***** Page extract *****
The U.S. Supreme Court’s 1954 Brown v. Topeka Board of Education decision declared that state laws establishing separate public schools for Black and White students were unconstitutional. This court decision effectively overturned the doctrine of “separate but equal.” The decision declared that separate educational facilities, opportunities, and outcomes for Blacks were inherently unequal.

A class action lawsuit would see five cases consolidated, including the Gebhardt v. Belton case of Delaware. In 1952, Delaware’s Court of Chancery ordered White schools to admit Black students, but the Delaware Board of Education appealed the Court’s decision. Interestingly, the Delaware case was the only one that wasn’t reversed in Brown due to the state’s prior order of public school desegregation.

In 1955, the Court, realizing the politics surrounding its decision declaring racial segregation in public education unconstitutional, took on an unprecedented task. It mandated that state and local communities move “with all deliberate speed” to comply with the ruling, a phrase that would become a source of controversy and debate. The Supreme Court was concerned that compliance with the Court’s decision would not constitute “good faith implementation” and took the unusual step of giving the Federal courts oversight authority.

On May 17, 2024, we will mark the 70th anniversary of the Brown decision, a pivotal moment in Delaware’s and our nation’s racial history. From the late 1950s to the early 1980s, the Brown decision was responsible for producing many changes in Delaware’s education, including improving the educational outcomes of Black students. However, many would suggest that the desegregation plans in Delaware were one-sided in favor of Whites.

Despite the one-sided nature of desegregation, Black students demonstrated remarkable resilience and achieved significant academic progress. In Delaware and across the nation, the academic performance of Black students improved drastically compared to earlier generations. Moreover, before the 1990s, the educational achievement and performance gap between Black and White students was significantly narrowed, a powerful testament to the transformative impact of the Brown Decision. Thus, in theory, I would argue that the Brown decision accomplished its goals, but it could not control individual behavior. This may have contributed to its shortfall.
***** Rows *****
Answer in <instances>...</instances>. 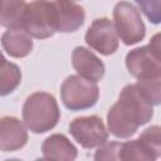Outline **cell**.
Listing matches in <instances>:
<instances>
[{
	"mask_svg": "<svg viewBox=\"0 0 161 161\" xmlns=\"http://www.w3.org/2000/svg\"><path fill=\"white\" fill-rule=\"evenodd\" d=\"M21 82L20 68L11 62L0 65V97L13 93Z\"/></svg>",
	"mask_w": 161,
	"mask_h": 161,
	"instance_id": "obj_16",
	"label": "cell"
},
{
	"mask_svg": "<svg viewBox=\"0 0 161 161\" xmlns=\"http://www.w3.org/2000/svg\"><path fill=\"white\" fill-rule=\"evenodd\" d=\"M121 142H106L94 152V161H119Z\"/></svg>",
	"mask_w": 161,
	"mask_h": 161,
	"instance_id": "obj_18",
	"label": "cell"
},
{
	"mask_svg": "<svg viewBox=\"0 0 161 161\" xmlns=\"http://www.w3.org/2000/svg\"><path fill=\"white\" fill-rule=\"evenodd\" d=\"M5 62H6V59H5V57L3 55V53L0 52V65H1V64H4Z\"/></svg>",
	"mask_w": 161,
	"mask_h": 161,
	"instance_id": "obj_20",
	"label": "cell"
},
{
	"mask_svg": "<svg viewBox=\"0 0 161 161\" xmlns=\"http://www.w3.org/2000/svg\"><path fill=\"white\" fill-rule=\"evenodd\" d=\"M113 25L118 39L126 45L140 43L146 34V26L136 5L128 1H119L113 9Z\"/></svg>",
	"mask_w": 161,
	"mask_h": 161,
	"instance_id": "obj_4",
	"label": "cell"
},
{
	"mask_svg": "<svg viewBox=\"0 0 161 161\" xmlns=\"http://www.w3.org/2000/svg\"><path fill=\"white\" fill-rule=\"evenodd\" d=\"M99 97V88L79 75H69L60 87V99L70 111H83L93 107Z\"/></svg>",
	"mask_w": 161,
	"mask_h": 161,
	"instance_id": "obj_5",
	"label": "cell"
},
{
	"mask_svg": "<svg viewBox=\"0 0 161 161\" xmlns=\"http://www.w3.org/2000/svg\"><path fill=\"white\" fill-rule=\"evenodd\" d=\"M135 87L140 96L151 106H157L161 102V77L138 79Z\"/></svg>",
	"mask_w": 161,
	"mask_h": 161,
	"instance_id": "obj_17",
	"label": "cell"
},
{
	"mask_svg": "<svg viewBox=\"0 0 161 161\" xmlns=\"http://www.w3.org/2000/svg\"><path fill=\"white\" fill-rule=\"evenodd\" d=\"M1 45L13 58H24L33 50L31 36L23 29H8L1 36Z\"/></svg>",
	"mask_w": 161,
	"mask_h": 161,
	"instance_id": "obj_13",
	"label": "cell"
},
{
	"mask_svg": "<svg viewBox=\"0 0 161 161\" xmlns=\"http://www.w3.org/2000/svg\"><path fill=\"white\" fill-rule=\"evenodd\" d=\"M45 157L54 161H74L78 156L77 147L62 133H54L47 137L42 145Z\"/></svg>",
	"mask_w": 161,
	"mask_h": 161,
	"instance_id": "obj_12",
	"label": "cell"
},
{
	"mask_svg": "<svg viewBox=\"0 0 161 161\" xmlns=\"http://www.w3.org/2000/svg\"><path fill=\"white\" fill-rule=\"evenodd\" d=\"M21 29L36 39H47L57 31L53 1L26 3Z\"/></svg>",
	"mask_w": 161,
	"mask_h": 161,
	"instance_id": "obj_6",
	"label": "cell"
},
{
	"mask_svg": "<svg viewBox=\"0 0 161 161\" xmlns=\"http://www.w3.org/2000/svg\"><path fill=\"white\" fill-rule=\"evenodd\" d=\"M26 3L19 0H0V25L8 29H21Z\"/></svg>",
	"mask_w": 161,
	"mask_h": 161,
	"instance_id": "obj_15",
	"label": "cell"
},
{
	"mask_svg": "<svg viewBox=\"0 0 161 161\" xmlns=\"http://www.w3.org/2000/svg\"><path fill=\"white\" fill-rule=\"evenodd\" d=\"M137 5L141 6L145 15L148 18V20L153 24H158L161 20V13H160V1H137Z\"/></svg>",
	"mask_w": 161,
	"mask_h": 161,
	"instance_id": "obj_19",
	"label": "cell"
},
{
	"mask_svg": "<svg viewBox=\"0 0 161 161\" xmlns=\"http://www.w3.org/2000/svg\"><path fill=\"white\" fill-rule=\"evenodd\" d=\"M161 152L155 151L142 140H131L121 143L119 161H156Z\"/></svg>",
	"mask_w": 161,
	"mask_h": 161,
	"instance_id": "obj_14",
	"label": "cell"
},
{
	"mask_svg": "<svg viewBox=\"0 0 161 161\" xmlns=\"http://www.w3.org/2000/svg\"><path fill=\"white\" fill-rule=\"evenodd\" d=\"M72 65L79 77L93 83H97L104 75L103 62L84 47L74 48L72 53Z\"/></svg>",
	"mask_w": 161,
	"mask_h": 161,
	"instance_id": "obj_9",
	"label": "cell"
},
{
	"mask_svg": "<svg viewBox=\"0 0 161 161\" xmlns=\"http://www.w3.org/2000/svg\"><path fill=\"white\" fill-rule=\"evenodd\" d=\"M126 67L137 79L161 77L160 34H156L147 45L130 50L126 55Z\"/></svg>",
	"mask_w": 161,
	"mask_h": 161,
	"instance_id": "obj_3",
	"label": "cell"
},
{
	"mask_svg": "<svg viewBox=\"0 0 161 161\" xmlns=\"http://www.w3.org/2000/svg\"><path fill=\"white\" fill-rule=\"evenodd\" d=\"M57 31L73 33L78 30L86 19L83 8L72 1H53Z\"/></svg>",
	"mask_w": 161,
	"mask_h": 161,
	"instance_id": "obj_11",
	"label": "cell"
},
{
	"mask_svg": "<svg viewBox=\"0 0 161 161\" xmlns=\"http://www.w3.org/2000/svg\"><path fill=\"white\" fill-rule=\"evenodd\" d=\"M84 40L88 47L101 53L102 55L113 54L119 45V39L114 30L113 21L108 18H99L93 20L86 33Z\"/></svg>",
	"mask_w": 161,
	"mask_h": 161,
	"instance_id": "obj_8",
	"label": "cell"
},
{
	"mask_svg": "<svg viewBox=\"0 0 161 161\" xmlns=\"http://www.w3.org/2000/svg\"><path fill=\"white\" fill-rule=\"evenodd\" d=\"M60 118L58 103L50 93L35 92L23 106V121L33 133H45L53 130Z\"/></svg>",
	"mask_w": 161,
	"mask_h": 161,
	"instance_id": "obj_2",
	"label": "cell"
},
{
	"mask_svg": "<svg viewBox=\"0 0 161 161\" xmlns=\"http://www.w3.org/2000/svg\"><path fill=\"white\" fill-rule=\"evenodd\" d=\"M35 161H54V160H50L48 157H42V158H36Z\"/></svg>",
	"mask_w": 161,
	"mask_h": 161,
	"instance_id": "obj_21",
	"label": "cell"
},
{
	"mask_svg": "<svg viewBox=\"0 0 161 161\" xmlns=\"http://www.w3.org/2000/svg\"><path fill=\"white\" fill-rule=\"evenodd\" d=\"M5 161H21V160H19V158H8Z\"/></svg>",
	"mask_w": 161,
	"mask_h": 161,
	"instance_id": "obj_22",
	"label": "cell"
},
{
	"mask_svg": "<svg viewBox=\"0 0 161 161\" xmlns=\"http://www.w3.org/2000/svg\"><path fill=\"white\" fill-rule=\"evenodd\" d=\"M28 142L25 125L16 117L5 116L0 118V150L11 152L23 148Z\"/></svg>",
	"mask_w": 161,
	"mask_h": 161,
	"instance_id": "obj_10",
	"label": "cell"
},
{
	"mask_svg": "<svg viewBox=\"0 0 161 161\" xmlns=\"http://www.w3.org/2000/svg\"><path fill=\"white\" fill-rule=\"evenodd\" d=\"M69 133L83 148L99 147L108 141V131L98 116L77 117L69 123Z\"/></svg>",
	"mask_w": 161,
	"mask_h": 161,
	"instance_id": "obj_7",
	"label": "cell"
},
{
	"mask_svg": "<svg viewBox=\"0 0 161 161\" xmlns=\"http://www.w3.org/2000/svg\"><path fill=\"white\" fill-rule=\"evenodd\" d=\"M153 116V108L137 92L135 84L122 88L118 101L107 113L108 131L118 138H127L136 133Z\"/></svg>",
	"mask_w": 161,
	"mask_h": 161,
	"instance_id": "obj_1",
	"label": "cell"
}]
</instances>
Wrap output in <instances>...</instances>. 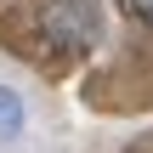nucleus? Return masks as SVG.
Segmentation results:
<instances>
[{"instance_id":"1","label":"nucleus","mask_w":153,"mask_h":153,"mask_svg":"<svg viewBox=\"0 0 153 153\" xmlns=\"http://www.w3.org/2000/svg\"><path fill=\"white\" fill-rule=\"evenodd\" d=\"M40 34H45V45L79 57V51H91L97 34H102V11H97V0H45Z\"/></svg>"},{"instance_id":"2","label":"nucleus","mask_w":153,"mask_h":153,"mask_svg":"<svg viewBox=\"0 0 153 153\" xmlns=\"http://www.w3.org/2000/svg\"><path fill=\"white\" fill-rule=\"evenodd\" d=\"M23 131H28V102H23V91L0 85V148H6V142H17Z\"/></svg>"},{"instance_id":"3","label":"nucleus","mask_w":153,"mask_h":153,"mask_svg":"<svg viewBox=\"0 0 153 153\" xmlns=\"http://www.w3.org/2000/svg\"><path fill=\"white\" fill-rule=\"evenodd\" d=\"M119 6H125L136 23H148V28H153V0H119Z\"/></svg>"}]
</instances>
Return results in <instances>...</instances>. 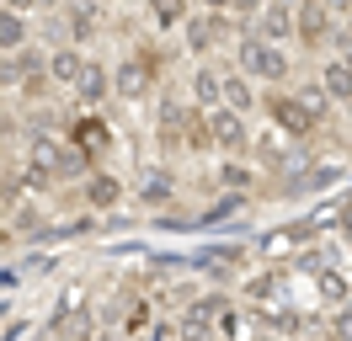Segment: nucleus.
<instances>
[{
    "label": "nucleus",
    "instance_id": "obj_1",
    "mask_svg": "<svg viewBox=\"0 0 352 341\" xmlns=\"http://www.w3.org/2000/svg\"><path fill=\"white\" fill-rule=\"evenodd\" d=\"M235 59H241V69L251 75V80H262V85H283L288 75H294L288 48H283V43H272V38H262L256 27L235 32Z\"/></svg>",
    "mask_w": 352,
    "mask_h": 341
},
{
    "label": "nucleus",
    "instance_id": "obj_2",
    "mask_svg": "<svg viewBox=\"0 0 352 341\" xmlns=\"http://www.w3.org/2000/svg\"><path fill=\"white\" fill-rule=\"evenodd\" d=\"M267 118H272L278 133H288V139H309V133L320 128V112L299 102V91H278V85H267Z\"/></svg>",
    "mask_w": 352,
    "mask_h": 341
},
{
    "label": "nucleus",
    "instance_id": "obj_3",
    "mask_svg": "<svg viewBox=\"0 0 352 341\" xmlns=\"http://www.w3.org/2000/svg\"><path fill=\"white\" fill-rule=\"evenodd\" d=\"M230 32H241V21H235V11H208V6H198L192 16L182 21V43H187V54H208L219 38H230Z\"/></svg>",
    "mask_w": 352,
    "mask_h": 341
},
{
    "label": "nucleus",
    "instance_id": "obj_4",
    "mask_svg": "<svg viewBox=\"0 0 352 341\" xmlns=\"http://www.w3.org/2000/svg\"><path fill=\"white\" fill-rule=\"evenodd\" d=\"M208 128H214V149H224V155H245V149H251V123H245V112H235L230 102L208 107Z\"/></svg>",
    "mask_w": 352,
    "mask_h": 341
},
{
    "label": "nucleus",
    "instance_id": "obj_5",
    "mask_svg": "<svg viewBox=\"0 0 352 341\" xmlns=\"http://www.w3.org/2000/svg\"><path fill=\"white\" fill-rule=\"evenodd\" d=\"M336 38V11H331V0H299V32L294 43H305L309 54L315 48H326Z\"/></svg>",
    "mask_w": 352,
    "mask_h": 341
},
{
    "label": "nucleus",
    "instance_id": "obj_6",
    "mask_svg": "<svg viewBox=\"0 0 352 341\" xmlns=\"http://www.w3.org/2000/svg\"><path fill=\"white\" fill-rule=\"evenodd\" d=\"M32 75H48V48L38 43H22V48H11V54H0V85H22Z\"/></svg>",
    "mask_w": 352,
    "mask_h": 341
},
{
    "label": "nucleus",
    "instance_id": "obj_7",
    "mask_svg": "<svg viewBox=\"0 0 352 341\" xmlns=\"http://www.w3.org/2000/svg\"><path fill=\"white\" fill-rule=\"evenodd\" d=\"M251 27H256L262 38H272V43H288L299 32V0H267Z\"/></svg>",
    "mask_w": 352,
    "mask_h": 341
},
{
    "label": "nucleus",
    "instance_id": "obj_8",
    "mask_svg": "<svg viewBox=\"0 0 352 341\" xmlns=\"http://www.w3.org/2000/svg\"><path fill=\"white\" fill-rule=\"evenodd\" d=\"M150 80H155V64L139 54V59H123L112 69V91L123 96V102H144L150 96Z\"/></svg>",
    "mask_w": 352,
    "mask_h": 341
},
{
    "label": "nucleus",
    "instance_id": "obj_9",
    "mask_svg": "<svg viewBox=\"0 0 352 341\" xmlns=\"http://www.w3.org/2000/svg\"><path fill=\"white\" fill-rule=\"evenodd\" d=\"M80 197H86V208H118L123 197H129V187H123V176H112V170H86V187H80Z\"/></svg>",
    "mask_w": 352,
    "mask_h": 341
},
{
    "label": "nucleus",
    "instance_id": "obj_10",
    "mask_svg": "<svg viewBox=\"0 0 352 341\" xmlns=\"http://www.w3.org/2000/svg\"><path fill=\"white\" fill-rule=\"evenodd\" d=\"M80 75H86L80 43H54V48H48V80H54V85H75Z\"/></svg>",
    "mask_w": 352,
    "mask_h": 341
},
{
    "label": "nucleus",
    "instance_id": "obj_11",
    "mask_svg": "<svg viewBox=\"0 0 352 341\" xmlns=\"http://www.w3.org/2000/svg\"><path fill=\"white\" fill-rule=\"evenodd\" d=\"M171 197H176V182H171L166 166H150L139 182H133V203H144V208H166Z\"/></svg>",
    "mask_w": 352,
    "mask_h": 341
},
{
    "label": "nucleus",
    "instance_id": "obj_12",
    "mask_svg": "<svg viewBox=\"0 0 352 341\" xmlns=\"http://www.w3.org/2000/svg\"><path fill=\"white\" fill-rule=\"evenodd\" d=\"M75 96H80L86 107H102L107 96H118V91H112V69H107V64H96V59H91V64H86V75L75 80Z\"/></svg>",
    "mask_w": 352,
    "mask_h": 341
},
{
    "label": "nucleus",
    "instance_id": "obj_13",
    "mask_svg": "<svg viewBox=\"0 0 352 341\" xmlns=\"http://www.w3.org/2000/svg\"><path fill=\"white\" fill-rule=\"evenodd\" d=\"M187 91H192V102H198V107H219V102H224V69H214V64H198Z\"/></svg>",
    "mask_w": 352,
    "mask_h": 341
},
{
    "label": "nucleus",
    "instance_id": "obj_14",
    "mask_svg": "<svg viewBox=\"0 0 352 341\" xmlns=\"http://www.w3.org/2000/svg\"><path fill=\"white\" fill-rule=\"evenodd\" d=\"M214 182H219L224 192H251V187H256V170L245 166L241 155H224L219 166H214Z\"/></svg>",
    "mask_w": 352,
    "mask_h": 341
},
{
    "label": "nucleus",
    "instance_id": "obj_15",
    "mask_svg": "<svg viewBox=\"0 0 352 341\" xmlns=\"http://www.w3.org/2000/svg\"><path fill=\"white\" fill-rule=\"evenodd\" d=\"M65 32H69V43L96 38V6H91V0H69L65 6Z\"/></svg>",
    "mask_w": 352,
    "mask_h": 341
},
{
    "label": "nucleus",
    "instance_id": "obj_16",
    "mask_svg": "<svg viewBox=\"0 0 352 341\" xmlns=\"http://www.w3.org/2000/svg\"><path fill=\"white\" fill-rule=\"evenodd\" d=\"M86 170H91V149H80V144L54 149V176H59V182H75V176H86Z\"/></svg>",
    "mask_w": 352,
    "mask_h": 341
},
{
    "label": "nucleus",
    "instance_id": "obj_17",
    "mask_svg": "<svg viewBox=\"0 0 352 341\" xmlns=\"http://www.w3.org/2000/svg\"><path fill=\"white\" fill-rule=\"evenodd\" d=\"M320 80H326V91L336 96L342 107H352V64L336 54V59H326V69H320Z\"/></svg>",
    "mask_w": 352,
    "mask_h": 341
},
{
    "label": "nucleus",
    "instance_id": "obj_18",
    "mask_svg": "<svg viewBox=\"0 0 352 341\" xmlns=\"http://www.w3.org/2000/svg\"><path fill=\"white\" fill-rule=\"evenodd\" d=\"M224 102L235 107V112H251V107H256V85H251L245 69H224Z\"/></svg>",
    "mask_w": 352,
    "mask_h": 341
},
{
    "label": "nucleus",
    "instance_id": "obj_19",
    "mask_svg": "<svg viewBox=\"0 0 352 341\" xmlns=\"http://www.w3.org/2000/svg\"><path fill=\"white\" fill-rule=\"evenodd\" d=\"M11 234H16V240H38V234H48V219L32 208V203H16V208H11Z\"/></svg>",
    "mask_w": 352,
    "mask_h": 341
},
{
    "label": "nucleus",
    "instance_id": "obj_20",
    "mask_svg": "<svg viewBox=\"0 0 352 341\" xmlns=\"http://www.w3.org/2000/svg\"><path fill=\"white\" fill-rule=\"evenodd\" d=\"M22 43H27V11L0 6V54H11V48H22Z\"/></svg>",
    "mask_w": 352,
    "mask_h": 341
},
{
    "label": "nucleus",
    "instance_id": "obj_21",
    "mask_svg": "<svg viewBox=\"0 0 352 341\" xmlns=\"http://www.w3.org/2000/svg\"><path fill=\"white\" fill-rule=\"evenodd\" d=\"M75 144L80 149H91V155H102V149H107V123H102V118H75Z\"/></svg>",
    "mask_w": 352,
    "mask_h": 341
},
{
    "label": "nucleus",
    "instance_id": "obj_22",
    "mask_svg": "<svg viewBox=\"0 0 352 341\" xmlns=\"http://www.w3.org/2000/svg\"><path fill=\"white\" fill-rule=\"evenodd\" d=\"M294 91H299V102H305V107H315L320 118H326V112H331V102H336V96L326 91V80H320V75H315V80H299Z\"/></svg>",
    "mask_w": 352,
    "mask_h": 341
},
{
    "label": "nucleus",
    "instance_id": "obj_23",
    "mask_svg": "<svg viewBox=\"0 0 352 341\" xmlns=\"http://www.w3.org/2000/svg\"><path fill=\"white\" fill-rule=\"evenodd\" d=\"M150 11L160 27H182V21L192 16V0H150Z\"/></svg>",
    "mask_w": 352,
    "mask_h": 341
},
{
    "label": "nucleus",
    "instance_id": "obj_24",
    "mask_svg": "<svg viewBox=\"0 0 352 341\" xmlns=\"http://www.w3.org/2000/svg\"><path fill=\"white\" fill-rule=\"evenodd\" d=\"M245 294L256 298V304H267V298L278 294V272H262V277H251V283H245Z\"/></svg>",
    "mask_w": 352,
    "mask_h": 341
},
{
    "label": "nucleus",
    "instance_id": "obj_25",
    "mask_svg": "<svg viewBox=\"0 0 352 341\" xmlns=\"http://www.w3.org/2000/svg\"><path fill=\"white\" fill-rule=\"evenodd\" d=\"M256 155H262L267 166H283V160H288V144H283V139H272V133H262V144H256Z\"/></svg>",
    "mask_w": 352,
    "mask_h": 341
},
{
    "label": "nucleus",
    "instance_id": "obj_26",
    "mask_svg": "<svg viewBox=\"0 0 352 341\" xmlns=\"http://www.w3.org/2000/svg\"><path fill=\"white\" fill-rule=\"evenodd\" d=\"M262 6H267V0H230V11H235V21H241V32L256 21V11H262Z\"/></svg>",
    "mask_w": 352,
    "mask_h": 341
},
{
    "label": "nucleus",
    "instance_id": "obj_27",
    "mask_svg": "<svg viewBox=\"0 0 352 341\" xmlns=\"http://www.w3.org/2000/svg\"><path fill=\"white\" fill-rule=\"evenodd\" d=\"M150 325V304L144 298H133V309H129V320H123V331H144Z\"/></svg>",
    "mask_w": 352,
    "mask_h": 341
},
{
    "label": "nucleus",
    "instance_id": "obj_28",
    "mask_svg": "<svg viewBox=\"0 0 352 341\" xmlns=\"http://www.w3.org/2000/svg\"><path fill=\"white\" fill-rule=\"evenodd\" d=\"M16 139H22V123L11 112H0V144H16Z\"/></svg>",
    "mask_w": 352,
    "mask_h": 341
},
{
    "label": "nucleus",
    "instance_id": "obj_29",
    "mask_svg": "<svg viewBox=\"0 0 352 341\" xmlns=\"http://www.w3.org/2000/svg\"><path fill=\"white\" fill-rule=\"evenodd\" d=\"M320 288H326L331 298H347V283H342V277L331 272V267H326V272H320Z\"/></svg>",
    "mask_w": 352,
    "mask_h": 341
},
{
    "label": "nucleus",
    "instance_id": "obj_30",
    "mask_svg": "<svg viewBox=\"0 0 352 341\" xmlns=\"http://www.w3.org/2000/svg\"><path fill=\"white\" fill-rule=\"evenodd\" d=\"M336 224H342V230L352 234V197H347V203H342V208H336Z\"/></svg>",
    "mask_w": 352,
    "mask_h": 341
},
{
    "label": "nucleus",
    "instance_id": "obj_31",
    "mask_svg": "<svg viewBox=\"0 0 352 341\" xmlns=\"http://www.w3.org/2000/svg\"><path fill=\"white\" fill-rule=\"evenodd\" d=\"M0 6H11V11H32V6H43V0H0Z\"/></svg>",
    "mask_w": 352,
    "mask_h": 341
},
{
    "label": "nucleus",
    "instance_id": "obj_32",
    "mask_svg": "<svg viewBox=\"0 0 352 341\" xmlns=\"http://www.w3.org/2000/svg\"><path fill=\"white\" fill-rule=\"evenodd\" d=\"M198 6H208V11H230V0H198Z\"/></svg>",
    "mask_w": 352,
    "mask_h": 341
},
{
    "label": "nucleus",
    "instance_id": "obj_33",
    "mask_svg": "<svg viewBox=\"0 0 352 341\" xmlns=\"http://www.w3.org/2000/svg\"><path fill=\"white\" fill-rule=\"evenodd\" d=\"M342 32H347V38H352V11H347V16H342Z\"/></svg>",
    "mask_w": 352,
    "mask_h": 341
},
{
    "label": "nucleus",
    "instance_id": "obj_34",
    "mask_svg": "<svg viewBox=\"0 0 352 341\" xmlns=\"http://www.w3.org/2000/svg\"><path fill=\"white\" fill-rule=\"evenodd\" d=\"M48 6H59V0H43V11H48Z\"/></svg>",
    "mask_w": 352,
    "mask_h": 341
},
{
    "label": "nucleus",
    "instance_id": "obj_35",
    "mask_svg": "<svg viewBox=\"0 0 352 341\" xmlns=\"http://www.w3.org/2000/svg\"><path fill=\"white\" fill-rule=\"evenodd\" d=\"M0 166H6V155H0Z\"/></svg>",
    "mask_w": 352,
    "mask_h": 341
}]
</instances>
*****
Task statement: According to the piece on the Brown decision, which Delaware case was one of the five consolidated in the class action lawsuit? The items have no connection to the text.

Expected answer: Gebhardt v. Belton.